Por si fuera poco, seguimos sin saber cuánto estamos pagando los súbditos por los viajes de placer del ilustre exiliado, su seguridad privada y los sueldos de los tres “ayudantes de cámara” que le acompañan a todas partes, en realidad guardias civiles o policías que en un país extranjero estarán vendidos si a algún bandolero de Bin Laden se le ocurre secuestrar al rey y cambiarlo por un par de dromedarios siguiendo las costumbres del lugar. Tener a un ex jefe del Estado por ahí suelto, de un lado para otro, a su libre albedrío, supone un alto riesgo, pero Grande-Marlaska también guarda silencio sobre ese dispositivo de custodia en aras de la sacrosanta seguridad nacional. Ni la CIA hubiese caído tan bajo.

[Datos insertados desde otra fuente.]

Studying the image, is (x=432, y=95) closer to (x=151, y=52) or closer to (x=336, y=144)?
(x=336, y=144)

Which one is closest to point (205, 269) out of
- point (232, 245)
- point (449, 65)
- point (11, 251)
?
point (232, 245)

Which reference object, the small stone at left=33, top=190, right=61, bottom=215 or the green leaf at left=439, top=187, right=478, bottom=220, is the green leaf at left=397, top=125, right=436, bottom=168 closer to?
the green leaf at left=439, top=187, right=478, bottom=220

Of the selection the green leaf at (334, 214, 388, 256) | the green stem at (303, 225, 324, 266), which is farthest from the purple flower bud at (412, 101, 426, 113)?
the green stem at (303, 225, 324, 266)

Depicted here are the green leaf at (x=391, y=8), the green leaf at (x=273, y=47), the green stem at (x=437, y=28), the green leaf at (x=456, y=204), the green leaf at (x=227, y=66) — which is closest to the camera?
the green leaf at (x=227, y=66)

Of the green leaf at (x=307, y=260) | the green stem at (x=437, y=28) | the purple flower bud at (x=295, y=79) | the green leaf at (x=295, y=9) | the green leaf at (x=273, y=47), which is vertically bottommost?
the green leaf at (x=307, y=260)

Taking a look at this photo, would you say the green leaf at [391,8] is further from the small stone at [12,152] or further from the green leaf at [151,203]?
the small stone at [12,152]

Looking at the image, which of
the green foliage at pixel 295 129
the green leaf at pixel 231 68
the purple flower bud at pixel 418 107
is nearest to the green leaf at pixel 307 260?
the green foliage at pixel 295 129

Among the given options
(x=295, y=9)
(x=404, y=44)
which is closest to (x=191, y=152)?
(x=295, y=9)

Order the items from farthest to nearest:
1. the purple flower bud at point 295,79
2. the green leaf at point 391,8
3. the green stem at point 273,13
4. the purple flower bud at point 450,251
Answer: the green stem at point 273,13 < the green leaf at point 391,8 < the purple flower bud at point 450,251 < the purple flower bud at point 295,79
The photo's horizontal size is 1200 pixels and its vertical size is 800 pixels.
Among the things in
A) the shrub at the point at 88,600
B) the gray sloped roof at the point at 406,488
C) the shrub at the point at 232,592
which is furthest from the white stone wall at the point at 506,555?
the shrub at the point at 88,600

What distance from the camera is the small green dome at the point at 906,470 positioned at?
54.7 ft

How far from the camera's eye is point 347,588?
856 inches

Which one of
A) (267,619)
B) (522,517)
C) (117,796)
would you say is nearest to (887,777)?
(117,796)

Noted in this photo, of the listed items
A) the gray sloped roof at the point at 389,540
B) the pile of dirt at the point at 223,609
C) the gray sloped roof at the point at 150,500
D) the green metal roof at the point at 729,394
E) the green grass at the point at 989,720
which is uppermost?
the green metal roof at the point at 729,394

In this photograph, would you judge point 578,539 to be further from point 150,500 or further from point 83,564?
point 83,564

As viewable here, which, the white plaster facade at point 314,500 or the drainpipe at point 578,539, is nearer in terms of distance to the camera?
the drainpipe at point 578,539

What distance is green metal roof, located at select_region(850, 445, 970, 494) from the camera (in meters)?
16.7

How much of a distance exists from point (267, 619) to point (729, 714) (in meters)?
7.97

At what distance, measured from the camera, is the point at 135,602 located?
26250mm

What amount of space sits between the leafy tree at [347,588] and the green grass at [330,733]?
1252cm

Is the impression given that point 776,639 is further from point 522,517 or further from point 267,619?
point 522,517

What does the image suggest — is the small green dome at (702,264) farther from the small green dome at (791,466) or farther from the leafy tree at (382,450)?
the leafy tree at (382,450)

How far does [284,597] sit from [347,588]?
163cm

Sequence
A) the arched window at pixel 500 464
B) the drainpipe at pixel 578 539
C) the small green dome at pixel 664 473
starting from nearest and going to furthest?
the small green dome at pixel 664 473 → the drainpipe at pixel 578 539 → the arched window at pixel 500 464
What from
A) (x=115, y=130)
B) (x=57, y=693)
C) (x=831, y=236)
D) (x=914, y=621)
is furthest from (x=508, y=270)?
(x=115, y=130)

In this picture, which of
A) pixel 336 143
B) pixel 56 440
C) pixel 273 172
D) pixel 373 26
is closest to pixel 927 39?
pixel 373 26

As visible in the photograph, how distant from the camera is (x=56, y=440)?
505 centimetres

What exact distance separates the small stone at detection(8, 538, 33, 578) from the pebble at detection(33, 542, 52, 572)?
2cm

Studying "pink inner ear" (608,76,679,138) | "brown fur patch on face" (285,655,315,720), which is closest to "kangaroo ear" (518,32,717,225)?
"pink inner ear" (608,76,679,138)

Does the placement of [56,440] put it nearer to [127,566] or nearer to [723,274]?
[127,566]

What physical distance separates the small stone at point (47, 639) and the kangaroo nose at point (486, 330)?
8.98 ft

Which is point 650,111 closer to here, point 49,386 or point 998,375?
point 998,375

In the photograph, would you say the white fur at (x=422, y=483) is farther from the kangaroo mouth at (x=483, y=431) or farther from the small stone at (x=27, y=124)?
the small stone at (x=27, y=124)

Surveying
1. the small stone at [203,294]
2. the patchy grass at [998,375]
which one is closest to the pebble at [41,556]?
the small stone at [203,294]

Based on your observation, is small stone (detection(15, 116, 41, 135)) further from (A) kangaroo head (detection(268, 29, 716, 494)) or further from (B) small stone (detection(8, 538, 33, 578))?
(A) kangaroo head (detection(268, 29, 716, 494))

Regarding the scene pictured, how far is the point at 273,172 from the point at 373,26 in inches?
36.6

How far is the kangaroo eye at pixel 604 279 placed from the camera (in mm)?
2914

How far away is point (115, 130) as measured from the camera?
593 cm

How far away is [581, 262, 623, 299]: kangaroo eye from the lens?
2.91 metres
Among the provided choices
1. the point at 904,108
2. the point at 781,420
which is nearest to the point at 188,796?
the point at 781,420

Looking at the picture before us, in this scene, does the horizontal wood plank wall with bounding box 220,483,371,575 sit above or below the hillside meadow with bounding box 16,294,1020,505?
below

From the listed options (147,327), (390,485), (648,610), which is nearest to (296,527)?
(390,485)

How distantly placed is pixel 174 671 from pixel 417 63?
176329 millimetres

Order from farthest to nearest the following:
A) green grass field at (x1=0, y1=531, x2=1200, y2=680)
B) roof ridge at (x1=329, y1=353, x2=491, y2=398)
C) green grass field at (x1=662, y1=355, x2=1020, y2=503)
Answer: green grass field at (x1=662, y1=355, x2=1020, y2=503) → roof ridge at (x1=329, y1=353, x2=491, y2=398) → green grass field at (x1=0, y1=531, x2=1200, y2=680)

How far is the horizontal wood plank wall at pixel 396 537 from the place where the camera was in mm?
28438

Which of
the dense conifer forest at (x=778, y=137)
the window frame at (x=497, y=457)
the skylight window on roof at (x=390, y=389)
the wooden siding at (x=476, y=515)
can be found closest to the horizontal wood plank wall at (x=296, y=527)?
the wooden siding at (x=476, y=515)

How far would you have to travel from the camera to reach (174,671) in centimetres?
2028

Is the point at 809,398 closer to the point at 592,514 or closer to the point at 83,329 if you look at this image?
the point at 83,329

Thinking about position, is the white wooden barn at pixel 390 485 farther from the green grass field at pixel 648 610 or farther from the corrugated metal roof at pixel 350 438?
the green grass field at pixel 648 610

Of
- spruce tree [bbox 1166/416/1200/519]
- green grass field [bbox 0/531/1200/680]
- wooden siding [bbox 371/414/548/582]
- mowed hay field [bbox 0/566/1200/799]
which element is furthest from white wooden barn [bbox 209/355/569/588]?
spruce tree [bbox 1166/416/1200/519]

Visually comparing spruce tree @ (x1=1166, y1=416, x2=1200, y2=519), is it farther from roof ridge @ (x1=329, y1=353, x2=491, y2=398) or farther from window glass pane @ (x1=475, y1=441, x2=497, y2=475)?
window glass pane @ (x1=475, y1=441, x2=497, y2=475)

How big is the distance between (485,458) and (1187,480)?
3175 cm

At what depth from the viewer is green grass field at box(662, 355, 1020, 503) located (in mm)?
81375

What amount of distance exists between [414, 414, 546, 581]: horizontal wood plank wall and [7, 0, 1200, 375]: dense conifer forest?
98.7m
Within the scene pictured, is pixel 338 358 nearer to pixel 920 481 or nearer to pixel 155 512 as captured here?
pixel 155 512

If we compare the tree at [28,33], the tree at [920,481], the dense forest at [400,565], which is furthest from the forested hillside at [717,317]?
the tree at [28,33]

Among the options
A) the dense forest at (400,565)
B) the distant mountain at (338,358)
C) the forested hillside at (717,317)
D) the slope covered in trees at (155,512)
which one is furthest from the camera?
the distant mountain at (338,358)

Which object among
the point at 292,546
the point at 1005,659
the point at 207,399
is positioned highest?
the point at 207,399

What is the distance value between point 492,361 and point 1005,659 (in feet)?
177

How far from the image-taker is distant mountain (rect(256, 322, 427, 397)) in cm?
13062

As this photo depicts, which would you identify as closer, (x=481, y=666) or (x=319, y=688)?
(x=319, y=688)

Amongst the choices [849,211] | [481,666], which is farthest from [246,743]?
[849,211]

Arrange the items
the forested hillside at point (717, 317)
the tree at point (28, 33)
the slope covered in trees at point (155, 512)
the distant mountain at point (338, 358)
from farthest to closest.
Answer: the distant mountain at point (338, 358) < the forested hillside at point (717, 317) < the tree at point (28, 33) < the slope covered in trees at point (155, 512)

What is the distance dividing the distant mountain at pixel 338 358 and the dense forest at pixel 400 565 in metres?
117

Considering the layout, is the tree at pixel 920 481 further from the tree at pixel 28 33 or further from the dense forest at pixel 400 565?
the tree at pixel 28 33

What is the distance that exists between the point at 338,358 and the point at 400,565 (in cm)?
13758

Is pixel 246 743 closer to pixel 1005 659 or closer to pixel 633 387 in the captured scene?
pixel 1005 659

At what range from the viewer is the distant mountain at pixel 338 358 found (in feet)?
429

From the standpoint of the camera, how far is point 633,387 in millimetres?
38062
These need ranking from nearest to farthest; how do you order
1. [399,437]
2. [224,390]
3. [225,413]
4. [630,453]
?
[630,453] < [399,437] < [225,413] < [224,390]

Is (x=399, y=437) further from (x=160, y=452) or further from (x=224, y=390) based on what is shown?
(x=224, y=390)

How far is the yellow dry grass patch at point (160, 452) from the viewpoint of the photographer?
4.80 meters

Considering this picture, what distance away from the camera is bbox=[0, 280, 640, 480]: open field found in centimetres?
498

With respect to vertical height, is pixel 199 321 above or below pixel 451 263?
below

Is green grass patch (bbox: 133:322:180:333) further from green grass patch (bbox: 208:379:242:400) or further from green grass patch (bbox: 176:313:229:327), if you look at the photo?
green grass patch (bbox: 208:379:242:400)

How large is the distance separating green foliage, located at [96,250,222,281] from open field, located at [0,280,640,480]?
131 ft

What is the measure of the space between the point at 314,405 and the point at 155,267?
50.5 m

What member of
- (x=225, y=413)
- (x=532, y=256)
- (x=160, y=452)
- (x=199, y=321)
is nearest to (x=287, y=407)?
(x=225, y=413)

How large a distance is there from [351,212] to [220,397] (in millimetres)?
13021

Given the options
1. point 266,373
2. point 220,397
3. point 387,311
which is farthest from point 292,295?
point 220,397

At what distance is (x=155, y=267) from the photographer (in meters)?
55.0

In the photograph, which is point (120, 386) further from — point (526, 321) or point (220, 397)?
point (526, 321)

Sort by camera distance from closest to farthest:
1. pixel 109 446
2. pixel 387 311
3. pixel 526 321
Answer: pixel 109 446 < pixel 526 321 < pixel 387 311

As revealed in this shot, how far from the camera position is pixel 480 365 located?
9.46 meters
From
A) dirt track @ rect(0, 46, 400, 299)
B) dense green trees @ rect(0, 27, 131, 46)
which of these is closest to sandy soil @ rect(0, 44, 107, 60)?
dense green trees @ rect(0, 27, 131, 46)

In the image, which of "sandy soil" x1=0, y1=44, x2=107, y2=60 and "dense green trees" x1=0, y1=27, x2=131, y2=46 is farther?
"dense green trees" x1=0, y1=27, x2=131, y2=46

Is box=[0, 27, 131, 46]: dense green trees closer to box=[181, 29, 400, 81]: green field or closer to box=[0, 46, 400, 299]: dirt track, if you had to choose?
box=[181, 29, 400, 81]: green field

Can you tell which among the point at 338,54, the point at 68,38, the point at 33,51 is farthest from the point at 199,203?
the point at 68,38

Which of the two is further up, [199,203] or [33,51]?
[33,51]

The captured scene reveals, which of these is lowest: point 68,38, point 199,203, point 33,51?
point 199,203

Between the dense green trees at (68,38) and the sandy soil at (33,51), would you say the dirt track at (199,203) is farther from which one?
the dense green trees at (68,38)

Mientras tanto, el monarca sigue viviendo en su paradisíaca isla de Zaya Nurai, suite a 11.000 euros de vellón la noche, champán al punto, playa privada de arena blanca, piscina versallesca y grandes vergeles para su uso y disfrute. Un auténtico escándalo nacional, un bochorno tras otro, una inmoralidad mientras los españoles caen muertos de hambre, acalorados por el facturón de la luz o contagiados por el bicho. Todo este caricaturesco vodevil que rodea al emérito daría para un hilarante tebeo de Ibáñez de no ser porque la cosa es tan triste y dramática. Ahora la prensa del Régimen dice que el rey está “loco por volver”. El problema es que esa foto propia de autócrata bananero, de patriarca otoñal con maletín y negras gafas de sol descendiendo del jet privado como si nada, sería la puntilla final para la imagen, la dignidad y la honra de este país.
El tiempo pasa, como decía la canción de Casablanca, aquí no se mueve nada y el emérito se ha convertido en un descreído Rick Blaine que ahoga sus penas y recuerdos amorosos frente al piano en un bar de lujo de mil pavos el cóctel. Y mientras el esperpento se acrecienta por días, a nadie parece preocuparle que España sea el hazmerreír de las democracias occidentales. Esta intriga palaciega disparatada a la que nos hemos acostumbrado ya, esta farsa de cuernos, capa y espada con reyes cargados de alforjas y tesoros que se refugian en los desiertos del lejano Oriente–entre hotelazos de oro como cuevas de Alí Babá, mercaderes del petróleo, camellos con turbante y contrabandistas de armas–, no se la merece un pueblo honrado como el español. Que vuelva ya, sí, pero para responder de lo que haya hecho. Y que se dejen de cuentos de las Mil y una noches.